▶ EXTRAHIERTER TEXT
╭──
Reinmuth  /     Im Gegensatz zu institutionellen oder kommerziellen Ausstellungen gibt es bei dieser keine einzige Entscheidung, die nicht aus formalen Gesichtspunkten getroffen wurde. Genau das macht sie so auffallend. Wir haben hier die Freiheit, in allen Entscheidungen und auch in allen Punkten der Ausführung, visuell vorzugehen.
Schübel  /     Es gibt die großen Stars, die Leuchttürme des Betriebes. Anders gesagt: In Museen und im Galeriewesen gelten zumeist ganz starre Bedingungen.

Eine Sammlung macht eine Ausstellung, um die Urteilsfähigkeit des Sammlers zu demonstrieren und daraus z. B. ein gutes Merchandising abzuleiten. Ein Museum macht eine Ausstellung, um viele, möglichst auch kulturferne Schichten anzulocken, um den folgenden Förderzeitraum zu rechtfertigen. Galerien wollen zumeist Käufer, und die kaufen selten nach Auge, sondern eher nach Ohr, also brauchen die Galeristen viel Rumor, um zu Glamour zu kommen.
╰──
▶ AUFGABEN
a - Wozu macht ein Museum laut dem Text über Ausstellungen eine Ausstellung?
b - Schreibe den Text über Ausstellungen im Anschluss an seinen letzten Satz weiter.
Die Zeilen spielen hierfür keine Rolle.

▶ ZEILENAUSZÜGE
╭──
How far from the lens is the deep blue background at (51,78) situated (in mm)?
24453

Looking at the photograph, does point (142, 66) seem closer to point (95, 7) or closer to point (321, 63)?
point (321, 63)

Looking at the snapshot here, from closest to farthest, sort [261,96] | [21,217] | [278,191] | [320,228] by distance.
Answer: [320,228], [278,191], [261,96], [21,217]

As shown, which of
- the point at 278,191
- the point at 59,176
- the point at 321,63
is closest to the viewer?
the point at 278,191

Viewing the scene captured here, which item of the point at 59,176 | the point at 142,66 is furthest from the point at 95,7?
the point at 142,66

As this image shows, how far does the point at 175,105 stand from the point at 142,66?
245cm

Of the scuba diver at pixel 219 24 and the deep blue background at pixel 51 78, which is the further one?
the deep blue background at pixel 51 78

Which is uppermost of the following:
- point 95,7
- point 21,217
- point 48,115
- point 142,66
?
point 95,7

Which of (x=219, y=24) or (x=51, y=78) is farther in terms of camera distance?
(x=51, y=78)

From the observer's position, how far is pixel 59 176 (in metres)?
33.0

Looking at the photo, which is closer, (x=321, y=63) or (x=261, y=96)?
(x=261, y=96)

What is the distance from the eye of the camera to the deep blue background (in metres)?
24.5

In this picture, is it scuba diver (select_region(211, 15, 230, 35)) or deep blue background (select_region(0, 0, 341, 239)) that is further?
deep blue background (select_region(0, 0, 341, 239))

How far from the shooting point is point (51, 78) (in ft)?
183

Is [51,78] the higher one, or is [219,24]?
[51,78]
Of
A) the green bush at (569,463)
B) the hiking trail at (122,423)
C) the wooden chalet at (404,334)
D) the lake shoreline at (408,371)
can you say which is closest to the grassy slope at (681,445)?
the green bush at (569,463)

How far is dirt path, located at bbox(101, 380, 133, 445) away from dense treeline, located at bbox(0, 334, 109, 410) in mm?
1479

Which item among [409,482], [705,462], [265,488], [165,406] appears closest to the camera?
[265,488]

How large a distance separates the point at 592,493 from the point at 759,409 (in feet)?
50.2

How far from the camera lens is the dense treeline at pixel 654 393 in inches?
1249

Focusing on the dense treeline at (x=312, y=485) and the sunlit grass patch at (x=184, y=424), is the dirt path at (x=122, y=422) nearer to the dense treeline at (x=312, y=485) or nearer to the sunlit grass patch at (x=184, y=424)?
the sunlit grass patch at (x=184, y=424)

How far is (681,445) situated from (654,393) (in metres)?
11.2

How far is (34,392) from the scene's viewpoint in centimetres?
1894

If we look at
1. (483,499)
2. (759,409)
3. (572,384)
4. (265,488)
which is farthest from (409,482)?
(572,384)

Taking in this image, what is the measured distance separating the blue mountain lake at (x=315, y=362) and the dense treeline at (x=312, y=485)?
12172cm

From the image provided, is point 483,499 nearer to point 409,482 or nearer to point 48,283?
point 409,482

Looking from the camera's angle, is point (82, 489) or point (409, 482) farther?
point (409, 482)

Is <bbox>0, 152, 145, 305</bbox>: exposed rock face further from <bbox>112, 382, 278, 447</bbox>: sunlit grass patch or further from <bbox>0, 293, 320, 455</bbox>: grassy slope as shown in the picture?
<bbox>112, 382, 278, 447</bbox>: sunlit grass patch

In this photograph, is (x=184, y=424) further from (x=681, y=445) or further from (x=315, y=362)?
╰──
▶ ANTWORTEN
a - Um viele, möglichst auch kulturferne Schichten anzulocken und so den folgenden Förderzeitraum zu rechtfertigen.

b -
Schama  /    Die Kunstproduktion ist innerhalb des Kunstbetriebs nur einer von vielen Aspekten. Jeder Künstler beginnt seine Beziehung zur Kunst als eine Liebesbeziehung. Für alle von uns ist aus einer Liebes- eine Lebensbeziehung geworden, mit Trauer, Trennung und Wiederversöhnung.
Klar wird dabei, dass der Kunstmarkt im Atelier nichts zu suchen hat. Das ist der wirklich existentielle Aspekt an dem Beruf, nämlich bei sich zu bleiben: Läuft es im Atelier gut, dann ist es wahres Glück. Nicht etwa, wenn ein Tausender mehr auf dem Konto ist oder ein Museum anfragt. Diese Herangehensweise an die eigene Arbeit, das ist etwas, das wir Künstler bereits leben und das perspektivisch gesehen in der Gesellschaft der Zukunft den Arbeitsbegriff aller verändern kann.
Schübel  /     Der urbane Mensch in westlichen Gesellschaften entfernt sich immer mehr vom prototypischen Arbeitnehmer des 20. Jahrhunderts: Die globale Entwicklung fördert und fordert geradezu einen Zwang zur Selbstverwirklichung, sich als individuelles Produkt zu definieren und die eigenen relevanten Prozesse selbst von A–Z zu konzipieren und umzusetzen.
Schama  /    Genau das ist ja, was wir Künstler machen. Natürlich gibt es auch den Typ Künstler, der den Klischees entspricht: Der ewig Party feiernde, unzuverlässige, unberechenbare Künstler.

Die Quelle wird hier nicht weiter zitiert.